La troisième consiste dans la mobilisation des technologies les plus avancées en matière d’économie d’eau.
Quid des propositions visant la valorisation du capital humain?
Le rapport sur le NMD prône les deux principales recommandations suivantes :
– La première consiste dans le renforcement des compétences humaines des agriculteurs.
Cet objectif doit être réalisé à travers l’encouragement et la territorialisation de la formation supérieure et professionnelle dans les métiers connexes à l’agriculture et l’agro-industrie.
-La seconde consiste dans l’amélioration des conditions de vie des agriculteurs.

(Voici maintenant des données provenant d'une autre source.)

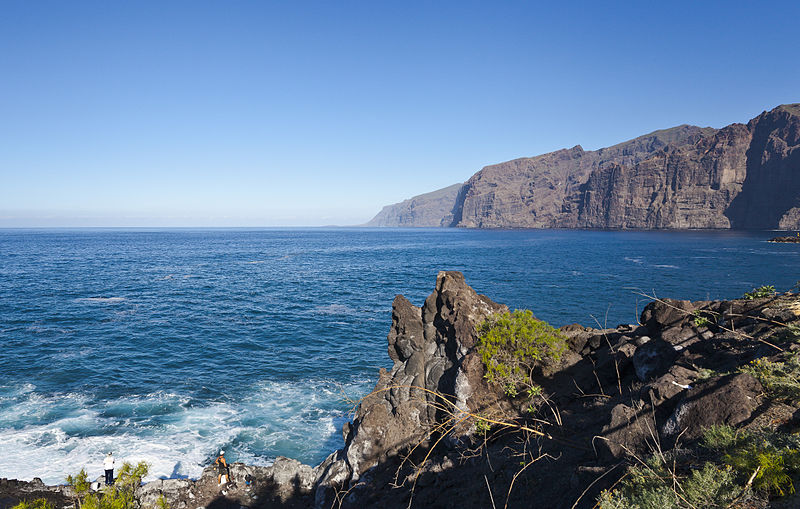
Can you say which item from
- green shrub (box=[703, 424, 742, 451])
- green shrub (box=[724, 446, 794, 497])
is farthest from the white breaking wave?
green shrub (box=[724, 446, 794, 497])

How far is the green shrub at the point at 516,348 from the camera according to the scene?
40.1ft

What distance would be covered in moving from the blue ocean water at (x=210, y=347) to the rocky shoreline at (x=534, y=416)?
2448mm

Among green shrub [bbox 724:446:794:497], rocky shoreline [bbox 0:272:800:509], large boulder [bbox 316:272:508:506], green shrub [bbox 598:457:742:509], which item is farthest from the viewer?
large boulder [bbox 316:272:508:506]

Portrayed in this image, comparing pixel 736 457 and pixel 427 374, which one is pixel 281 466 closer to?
pixel 427 374

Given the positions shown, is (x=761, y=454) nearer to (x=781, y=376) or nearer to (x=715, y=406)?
(x=715, y=406)

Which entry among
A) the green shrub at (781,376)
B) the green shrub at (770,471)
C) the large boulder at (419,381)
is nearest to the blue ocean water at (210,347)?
the green shrub at (781,376)

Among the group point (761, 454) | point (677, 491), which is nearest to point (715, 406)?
point (761, 454)

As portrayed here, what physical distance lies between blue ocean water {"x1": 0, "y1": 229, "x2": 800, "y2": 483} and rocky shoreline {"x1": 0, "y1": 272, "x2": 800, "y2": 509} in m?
2.45

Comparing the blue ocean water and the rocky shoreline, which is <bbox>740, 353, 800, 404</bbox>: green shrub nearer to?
the rocky shoreline

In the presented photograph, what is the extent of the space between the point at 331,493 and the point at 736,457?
1086cm

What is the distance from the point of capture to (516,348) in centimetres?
1269

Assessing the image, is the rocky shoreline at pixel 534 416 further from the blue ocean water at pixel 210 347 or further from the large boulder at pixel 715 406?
the blue ocean water at pixel 210 347

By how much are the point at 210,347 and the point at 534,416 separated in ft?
82.8

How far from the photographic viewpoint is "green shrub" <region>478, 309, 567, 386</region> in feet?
40.1
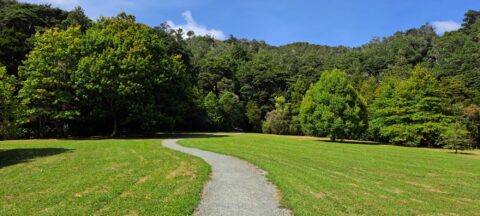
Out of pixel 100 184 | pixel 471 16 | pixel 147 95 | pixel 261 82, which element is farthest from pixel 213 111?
pixel 471 16

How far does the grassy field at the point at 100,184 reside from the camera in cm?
913

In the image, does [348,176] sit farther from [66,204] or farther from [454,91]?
[454,91]

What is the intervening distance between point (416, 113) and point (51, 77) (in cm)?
4504

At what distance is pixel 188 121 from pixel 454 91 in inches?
1813

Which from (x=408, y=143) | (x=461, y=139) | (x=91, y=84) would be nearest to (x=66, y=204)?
(x=91, y=84)

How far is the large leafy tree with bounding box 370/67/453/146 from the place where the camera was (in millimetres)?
46000

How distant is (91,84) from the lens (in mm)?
35875

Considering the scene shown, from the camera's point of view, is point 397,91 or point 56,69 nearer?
point 56,69

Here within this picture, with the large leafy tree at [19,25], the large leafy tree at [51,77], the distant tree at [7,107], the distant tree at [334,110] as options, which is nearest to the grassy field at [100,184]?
the distant tree at [7,107]

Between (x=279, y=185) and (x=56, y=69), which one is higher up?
(x=56, y=69)

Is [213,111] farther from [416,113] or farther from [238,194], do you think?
[238,194]

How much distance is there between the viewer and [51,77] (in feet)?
117

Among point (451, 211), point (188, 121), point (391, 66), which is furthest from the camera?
point (391, 66)

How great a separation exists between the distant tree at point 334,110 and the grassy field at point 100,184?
2914cm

Cet objectif doit être réalisé à travers la facilitation de l’accès à la protection sociale généralisée et l’amélioration des infrastructures rurales.
Et quelles sont les propositions pour l’optimisation des processus de production ?
Pour l’optimisation des processus de production agricole, le rapport sur le NMD prône les trois principales recommandations suivantes :
La première consiste dans l’élargissement de l’accès aux procédés de production innovants qui permettent d’améliorer les rendements, à travers une agriculture de précision.
La seconde consiste dans le renforcement de la recherche et l’innovation dans le domaine agricole et agro-industriel.
La troisième consiste dans la facilitation de l’accès aux intrants agricoles adaptés (semences climato résilientes, fertilisation intelligente et raisonnée, préservation des variétés locales adaptées, etc.).